Americans had a bit more income in their pockets in December but kept a clamp on spending in the year-end holiday season, while inflation was flat, government data showed Monday.
Consumer spending, the driver of about two-thirds of the US economy, edged down less than 0.1 percent last month, following a 0.5 percent rise in November, the Commerce Department said.
Personal income rose 0.3 percent for the second straight month, even while growth in wages and salaries, the largest part of income, slowed sharply to a 0.2 percent increase from 0.5 percent in November.
Post-tax, or disposable, personal income, picked up slightly to a 0.3 percent gain.
Americans socked away more of their income, pushing the personal saving rate back up to 5.5 percent, the three-year high reached in October.
"The strength in income, combined with generally encouraging confidence data, points to re-acceleration in spending in early 2016," said Jim O'Sullivan, chief US economist at High Frequency Economics.

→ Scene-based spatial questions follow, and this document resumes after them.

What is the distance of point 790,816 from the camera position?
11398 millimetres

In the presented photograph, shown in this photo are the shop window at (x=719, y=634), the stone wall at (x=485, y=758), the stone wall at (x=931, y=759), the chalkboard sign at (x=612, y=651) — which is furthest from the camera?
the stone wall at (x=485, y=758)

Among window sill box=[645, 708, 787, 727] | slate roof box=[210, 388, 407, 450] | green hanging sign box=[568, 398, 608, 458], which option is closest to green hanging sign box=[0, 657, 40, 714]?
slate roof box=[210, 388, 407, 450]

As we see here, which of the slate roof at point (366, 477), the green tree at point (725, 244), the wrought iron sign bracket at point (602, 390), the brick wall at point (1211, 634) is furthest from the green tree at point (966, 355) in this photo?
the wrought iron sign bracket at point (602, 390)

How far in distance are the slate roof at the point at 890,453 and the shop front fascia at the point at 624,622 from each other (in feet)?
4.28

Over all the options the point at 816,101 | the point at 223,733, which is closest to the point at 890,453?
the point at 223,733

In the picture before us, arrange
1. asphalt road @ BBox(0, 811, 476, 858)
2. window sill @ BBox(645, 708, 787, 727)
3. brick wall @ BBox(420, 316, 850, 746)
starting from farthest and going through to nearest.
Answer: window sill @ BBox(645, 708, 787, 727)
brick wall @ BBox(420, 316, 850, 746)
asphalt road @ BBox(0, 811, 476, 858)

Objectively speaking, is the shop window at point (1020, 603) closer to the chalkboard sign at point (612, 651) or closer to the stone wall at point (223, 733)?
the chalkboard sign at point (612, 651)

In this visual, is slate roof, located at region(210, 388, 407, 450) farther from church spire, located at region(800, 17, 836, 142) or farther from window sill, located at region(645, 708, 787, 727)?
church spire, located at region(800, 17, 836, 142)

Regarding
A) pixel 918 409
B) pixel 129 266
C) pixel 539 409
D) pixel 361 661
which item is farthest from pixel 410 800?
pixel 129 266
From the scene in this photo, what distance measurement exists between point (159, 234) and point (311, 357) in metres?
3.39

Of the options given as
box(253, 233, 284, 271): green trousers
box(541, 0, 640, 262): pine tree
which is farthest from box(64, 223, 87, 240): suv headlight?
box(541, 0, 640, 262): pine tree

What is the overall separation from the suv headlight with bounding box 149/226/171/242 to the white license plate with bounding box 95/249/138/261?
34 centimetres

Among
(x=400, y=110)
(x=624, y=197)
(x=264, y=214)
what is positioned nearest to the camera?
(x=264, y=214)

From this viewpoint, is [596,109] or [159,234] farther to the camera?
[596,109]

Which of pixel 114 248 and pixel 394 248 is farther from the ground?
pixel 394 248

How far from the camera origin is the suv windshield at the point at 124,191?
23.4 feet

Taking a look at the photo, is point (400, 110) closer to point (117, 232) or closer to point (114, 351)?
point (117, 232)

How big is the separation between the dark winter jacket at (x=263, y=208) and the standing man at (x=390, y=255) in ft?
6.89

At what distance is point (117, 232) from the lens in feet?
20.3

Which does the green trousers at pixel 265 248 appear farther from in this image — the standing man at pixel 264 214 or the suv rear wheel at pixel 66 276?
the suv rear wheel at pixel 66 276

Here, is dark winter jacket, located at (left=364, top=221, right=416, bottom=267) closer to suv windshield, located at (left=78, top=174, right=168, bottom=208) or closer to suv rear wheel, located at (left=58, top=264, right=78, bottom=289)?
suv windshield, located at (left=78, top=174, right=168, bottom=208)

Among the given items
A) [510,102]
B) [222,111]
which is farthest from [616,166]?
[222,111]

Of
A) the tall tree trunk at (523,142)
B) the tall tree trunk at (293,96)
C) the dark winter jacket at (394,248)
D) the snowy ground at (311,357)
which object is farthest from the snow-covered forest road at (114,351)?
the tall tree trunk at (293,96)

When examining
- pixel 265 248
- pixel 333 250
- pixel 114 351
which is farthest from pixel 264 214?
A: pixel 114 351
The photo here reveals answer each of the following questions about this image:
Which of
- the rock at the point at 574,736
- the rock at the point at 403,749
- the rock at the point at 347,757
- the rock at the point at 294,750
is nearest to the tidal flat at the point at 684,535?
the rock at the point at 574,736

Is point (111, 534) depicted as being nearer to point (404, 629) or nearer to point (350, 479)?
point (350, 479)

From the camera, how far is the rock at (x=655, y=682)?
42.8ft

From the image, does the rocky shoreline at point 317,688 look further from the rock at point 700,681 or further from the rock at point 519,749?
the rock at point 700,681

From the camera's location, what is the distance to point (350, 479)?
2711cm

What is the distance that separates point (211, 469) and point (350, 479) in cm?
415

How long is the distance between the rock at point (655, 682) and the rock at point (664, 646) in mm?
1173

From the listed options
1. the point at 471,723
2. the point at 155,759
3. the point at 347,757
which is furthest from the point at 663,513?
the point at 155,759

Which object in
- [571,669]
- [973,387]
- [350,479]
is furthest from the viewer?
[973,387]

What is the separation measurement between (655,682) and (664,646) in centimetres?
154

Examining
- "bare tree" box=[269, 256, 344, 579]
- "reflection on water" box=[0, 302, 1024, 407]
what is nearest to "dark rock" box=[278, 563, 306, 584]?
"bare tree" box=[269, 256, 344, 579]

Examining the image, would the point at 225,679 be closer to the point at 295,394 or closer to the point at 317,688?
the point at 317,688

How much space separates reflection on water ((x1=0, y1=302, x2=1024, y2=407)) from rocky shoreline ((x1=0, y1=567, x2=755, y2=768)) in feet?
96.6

Inflation remained muted and well below the Federal Reserve's 2.0 percent target amid falling oil prices and a slowing US economy.
The personal consumption expenditures price index, the Fed's preferred inflation measure, slipped 0.1 percent in December. The core PCE price index, which strips out food and energy prices, increased less than 0.1 percent.
Compared with a year ago, consumer prices rose 0.6 percent and the core PCE price index was up 1.4 percent.
Though personal income increased 4.5 percent in 2015, a tenth point higher than in the previous year, consumer spending slowed to an increase of 3.4 percent from 4.2 percent in 2014.